Early Aircraft Registration and Type Certification background
This might help explain some of the early “N” numbers used and how aircraft in the 20’s and 30’s were certified.
History behind “N” numbers
The U.S. received the “N” as its nationality designator under the International Air Navigation Convention, held in 1919. The Convention prescribed an aircraft-marking scheme of a single letter indicating nationality followed by a hyphen and four identity letters (for example, G-REMS). The five letters together were to be the aircraft’s radio call sign.
In the original 1919 allotment, most of the nations shared first letters. Only U.S. and four other nations were assigned a unique first letter to be followed by any combination of four letters. In each case, that first letter was the same as a radio call letter that had been previously assigned to that nation by an evolving series of international agreements. As of April 1913, for example, Great Britain had complete rights to the radio letters B, G, and M, while sharing certain other letters. Not surprisingly, Great Britain received G as its aircraft nationality identifier under the 1919 agreement.
During this era, the U.S. had complete rights to the radio letters N and W, and to combinations of K from KDA to KZZ. Why these particular letters? The assignments of W and K appear to have been arbitrary, according to articles on early radio call signs by Thomas H. White. In the case of N, Whites notes that the U.S. Navy had used this radio letter since November 1909.
This still leaves the question of why N was chosen over W for the U.S. aircraft identifier. The answer may lie in the fact that the Government had reserved N for itself, while assigning combinations beginning with K and W to various radio stations along geographic lines. N would therefore be less confusing as a single national marking for aircraft.
No mention of N numbers appeared in the initial Air Commerce Regulations placed in effect by FAA’s first predecessor agency in December 1926. The letter markings that this original set of rules specified were C (commercial), S (state), and P (private), which were to precede the numbers assigned to licensed aircraft. Unlicensed aircraft had numbers, but no letters, at this time.
The earliest legal requirement for the N marking is found in the first general amendments to the Air Commerce Regulations on March 22,1927. These amendments mandated that U.S. aircraft engaged in foreign air commerce display the N at the beginning of its identification markings. Later, this requirement was extended to all U.S. aircraft, regardless of whether they operated beyond the Nation’s borders.

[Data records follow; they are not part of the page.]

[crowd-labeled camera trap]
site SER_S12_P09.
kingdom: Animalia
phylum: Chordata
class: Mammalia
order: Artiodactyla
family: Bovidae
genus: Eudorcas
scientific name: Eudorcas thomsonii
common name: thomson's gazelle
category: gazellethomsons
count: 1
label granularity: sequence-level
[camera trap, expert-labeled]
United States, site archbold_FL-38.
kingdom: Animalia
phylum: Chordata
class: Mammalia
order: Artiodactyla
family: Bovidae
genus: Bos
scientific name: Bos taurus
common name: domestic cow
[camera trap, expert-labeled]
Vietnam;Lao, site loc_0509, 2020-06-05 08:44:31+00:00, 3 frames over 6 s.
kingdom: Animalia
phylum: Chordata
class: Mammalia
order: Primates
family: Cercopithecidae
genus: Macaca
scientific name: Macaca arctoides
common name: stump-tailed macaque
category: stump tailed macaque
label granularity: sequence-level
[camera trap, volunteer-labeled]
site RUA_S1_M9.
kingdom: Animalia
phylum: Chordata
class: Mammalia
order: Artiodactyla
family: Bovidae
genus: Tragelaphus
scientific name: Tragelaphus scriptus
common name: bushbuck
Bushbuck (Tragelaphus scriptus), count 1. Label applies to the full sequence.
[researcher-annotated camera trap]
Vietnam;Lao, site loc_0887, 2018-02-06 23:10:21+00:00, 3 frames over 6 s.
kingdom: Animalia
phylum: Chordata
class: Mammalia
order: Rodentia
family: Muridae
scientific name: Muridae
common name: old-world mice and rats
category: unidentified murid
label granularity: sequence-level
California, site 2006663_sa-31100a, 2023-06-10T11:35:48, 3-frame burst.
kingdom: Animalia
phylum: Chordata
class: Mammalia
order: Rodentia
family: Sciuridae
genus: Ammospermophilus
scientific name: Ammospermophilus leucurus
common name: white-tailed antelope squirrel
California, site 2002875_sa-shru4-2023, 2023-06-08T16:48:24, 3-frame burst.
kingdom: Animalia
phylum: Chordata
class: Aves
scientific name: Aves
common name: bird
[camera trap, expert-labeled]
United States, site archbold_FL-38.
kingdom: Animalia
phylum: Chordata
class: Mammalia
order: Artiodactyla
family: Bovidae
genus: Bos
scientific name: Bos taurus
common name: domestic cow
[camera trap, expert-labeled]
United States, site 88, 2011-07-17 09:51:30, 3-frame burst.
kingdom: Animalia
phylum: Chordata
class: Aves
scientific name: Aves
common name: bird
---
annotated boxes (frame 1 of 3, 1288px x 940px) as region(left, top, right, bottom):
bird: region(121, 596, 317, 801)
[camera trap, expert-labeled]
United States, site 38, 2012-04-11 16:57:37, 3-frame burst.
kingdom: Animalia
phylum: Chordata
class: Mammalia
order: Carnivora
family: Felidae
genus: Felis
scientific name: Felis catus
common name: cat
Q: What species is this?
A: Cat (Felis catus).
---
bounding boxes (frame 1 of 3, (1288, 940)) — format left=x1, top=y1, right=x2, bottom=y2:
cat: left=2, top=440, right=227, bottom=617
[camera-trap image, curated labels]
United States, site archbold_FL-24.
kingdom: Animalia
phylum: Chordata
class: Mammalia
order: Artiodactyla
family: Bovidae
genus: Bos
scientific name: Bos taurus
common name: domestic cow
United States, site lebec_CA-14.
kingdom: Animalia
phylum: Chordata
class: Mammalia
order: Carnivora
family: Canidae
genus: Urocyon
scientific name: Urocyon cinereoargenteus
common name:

A second letter indicating the aircraft’s airworthiness category followed the N and preceded the identification numbers. These airworthiness indicators were; “C” for standad, “R” for restricted, “X” for experimental, and later an “L” for limited, (for example, NC1234). This was standard until December 31, 1948, when aircraft registered for the first time were required to display identification marks consisting of only the Roman capital letter “N” followed by the registration number. Existing aircraft operated solely within the United States could continue to display an airworthiness symbol until the first time such aircraft were recovered or refinished to an extent necessitating the reapplication of the identification marks. After December 31, 1950, all aircraft of United States registry operated outside of the United States were required to display identification marks consisting of the Roman capital letter “N” followed by the registration number.
Until December 31, 1960, the required location for display of nationality and identification marks for fixed- wing aircraft was the wing surfaces, and the vertical surface of either the tail or fuselage. Effective January 1, 1960, all fixed-wing aircraft were required to display identification marks on the vertical surfaces or either the tail or fuselage. Wing surface markings were no longer required.
Type Certificates and the Group 2 Approval Process
Type Certificates and the early aircraft approval process which seem to be heavily involved with the SM-1 production. The Department of Commerce Aeronautics Branch, established in May 1926, had issued the first Air Commerce Regulations on 31 Dec 1926 which detailed how a manufacturer obtained a type certificate. The federal government than issued the first Approved Type Certificate (ATC) on 19 March 1927.
Although the rules seemed fairly basic and straightforward, obtaining a type certificate proved somewhat difficult. In 1927, the Aeronautics Branch suffered from limited resources in terms of budgets and staff. To simplify and expedite approvals of type certificates, in October 1927, the Branch required aircraft manufacturers to meet minimum engineering standards set forth in detail in a new handbook. However, manufacturers still had to send blueprints and engineering data to the Branch for examination by its engineering section. If the data conformed to the standards, a Branch inspector went to the factory to determine if the manufacturer adhered to the approved design and specification. If the inspector found no issues, one aircraft of the type being manufactured underwent flight tests – first by a company pilot and then by a federal inspector. If the aircraft passed the flight tests, the Department of Commerce issued a type certificate.
There were two different approval paths a manufacturer could pursue. The Approved Type Certificate was issued when the manufacturer intended to produce a large number of essentially the same airplane. The second was the Group 2 Approval (or as known back then, “the -2’s”) which was a type certificate issued for a limited number of airplanes, for example a weight increase to only a few individual airplanes. The approval process is essentially the same as that of an aircraft built under the type certificate process except that a more rigid inspection of the airplane is conducted when the factory facilities have not previously been approved.